A Wyvern’s Tale

Editorial

Like many other seniors, the college application process is not one I have been enjoying. The entire admissions process is one that causes anxiety and is dehumanizing to an extent.

It boils years and years of hard work, dedication, success, and failures down to numbers and statistics. College admissions officers are supposed to understand who you are in 650 words, a GPA, and maybe a test score. Sure, colleges boast “holistic admissions,” where they claim to “look at the individual as a whole,” but there is no way for them to know who you are by reading a piece of paper.

I suppose what I am getting at here is this: You are more than a few numbers. It doesn’t matter if you get
accepted into every single school or rejected from your dream school. You will be happy wherever you end up.

The entirety of the college process sends many teenagers into spirals about their
future and causes unnecessary stress. Especially for KO seniors, going to a “college prep” school, the pressure can feel like it is magnified. Attending a school that is academically rigorous and competitive can certainly be an advantage for our students, but at the same time, it can also be a detriment.

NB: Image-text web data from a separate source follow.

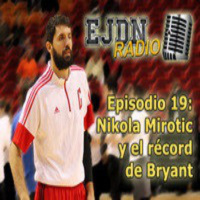 Podcast EJDN. Episodio 19: Nikola Mirotic y el récord de Bryant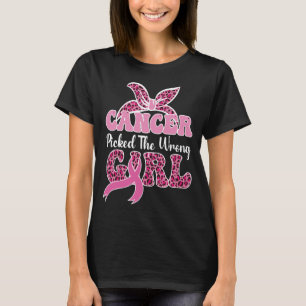 Kanker Pikte Het Verkeerde Meisje Borstkanker Vrou T-shirt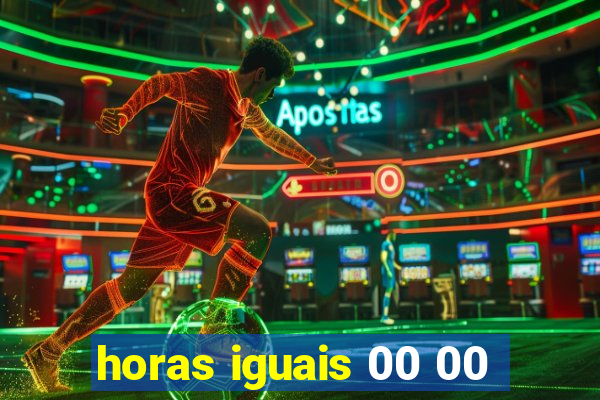 horas iguais 00 00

The conversation around college is always present; whether you are being asked about your top schools, what you want to major in, or even what your test scores are, it feels like you never get a break from this conversation. The pressure to get into a “top” school is more prevalent than it would be elsewhere. Whether that pressure is intentional or not, it is still there.

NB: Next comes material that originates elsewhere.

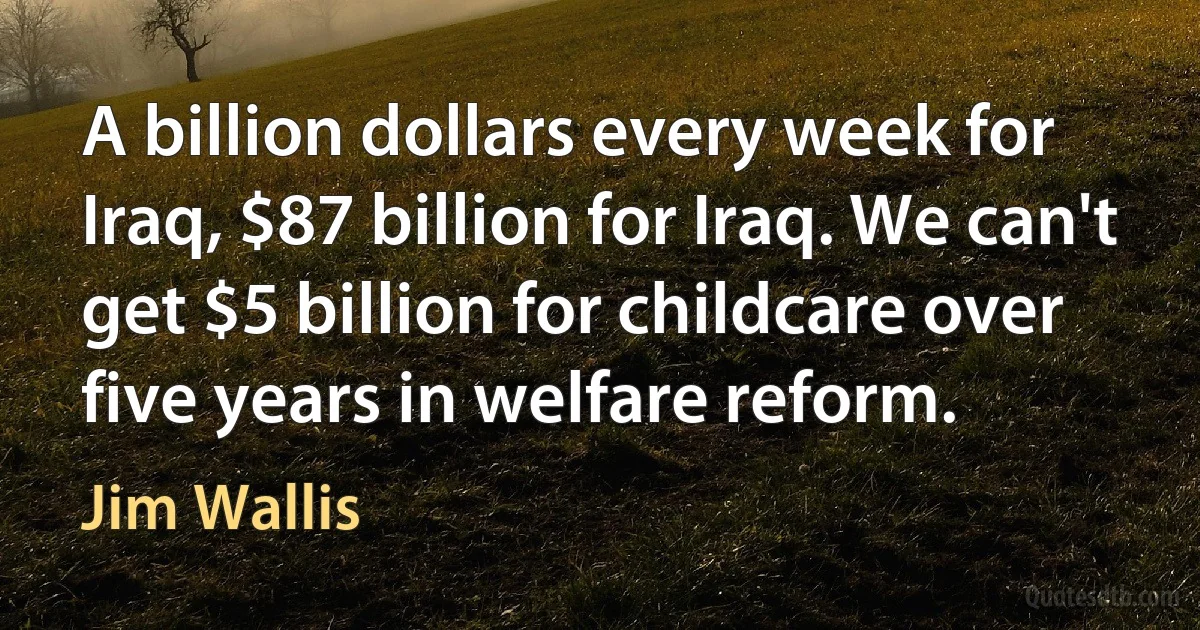 A billion dollars every week for Iraq, $87 billion for Iraq. We can't get $5 billion for childcare over five years in welfare reform. (Jim Wallis)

There are many aspects of the college admissions process that I could critique, but instead, I want to talk about some of the things that I wish I had realized earlier, and the parts I am still figuring out.

As the youngest, I am lucky enough to have a sibling who recently went through this process, and he has given me some helpful advice on multiple occasions, so I am going to share it all with you.

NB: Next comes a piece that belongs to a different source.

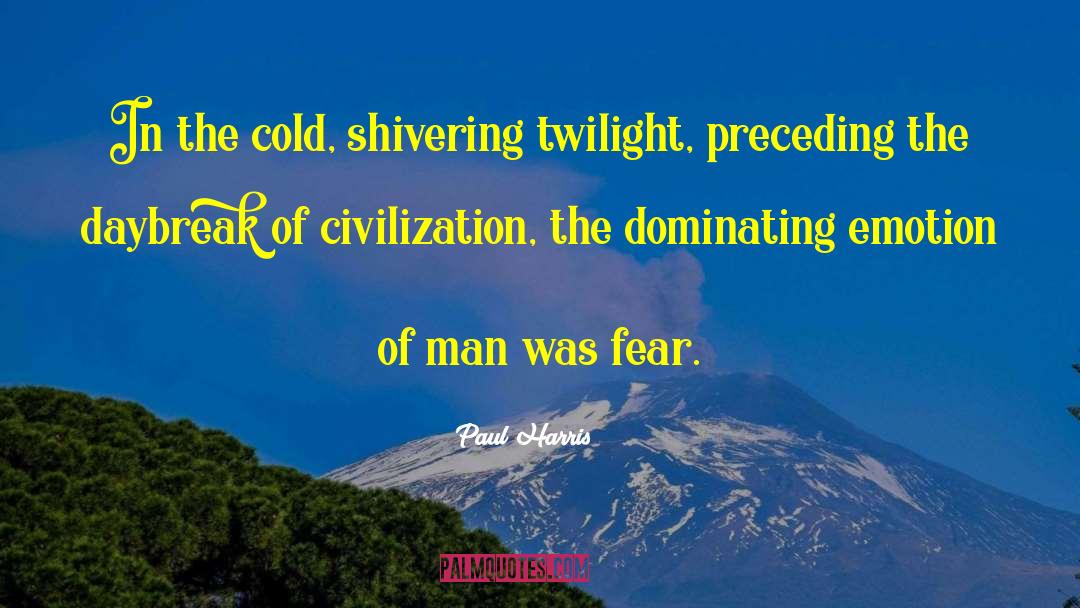 Paul Harris Quotes: In the cold, shivering twilight,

Chances are you won’t get into your top schools. Statistically speaking, it’s unlikely. Most of the schools that are “reaches” for you are probably reaches for everyone else too. Not to say that everyone falls in the same categories, but when I say that, I mean those top 20 universities. Nobody, regardless of what they say, is “likely” to get into an Ivy League school. It doesn’t matter who you are; you could have the perfect stats and still get rejected. You don’t have to come up with a cure for cancer to get into a “top” school either.

This leads me to my next point, college admissions decisions aren’t always rational. Just because you get rejected from one school, doesn’t mean you’ll get rejected from another with a similar acceptance rate. Acceptance rates are not everything, and they do not measure the quality of that school either.

A college doesn’t have to be “prestigious” to be a great school for what you want to study. Different schools specialize in different things, and sure the college name is appealing, but if they don’t have what you want to study, you don’t have to apply there because of the name.

The last piece of advice is probably the one that took me the longest to realize, but I am glad I eventually did.

You don’t need to have the answers to everything now. You can not know what you
want to major in, or what you want to do after you graduate college. We are still teenagers; your interests will change and that’s okay. That’s the entire point of college – to find what you are truly passionate about. Sure, some of you may have it completely figured out now, but it is normal if you don’t. I know I don’t, and for a while that really bothered me until I came to terms with the fact that I am still 17. I have four years of college, years filled with trial and failure ahead of me to find out what I am passionate about.

I just said all this stuff that makes it seem like I have the whole college process figured out, right? Truthfully, I don’t. While all of that sounds perfectly rational as I write it, I am still struggling to accept some of those realities too.

My point here is to remind everyone, myself included, that the college admissions process is grueling but it does not define who you are or what you have achieved.

Where you go to college doesn’t have to determine the level of success you will undoubtedly have in the future, so be kind to yourself during this process. Don’t allow yourself to fall into the trap of comparing yourself to other people’s stats or their college lists.

Be okay with the decisions you make for yourself and trust the fact that it will work out for the best.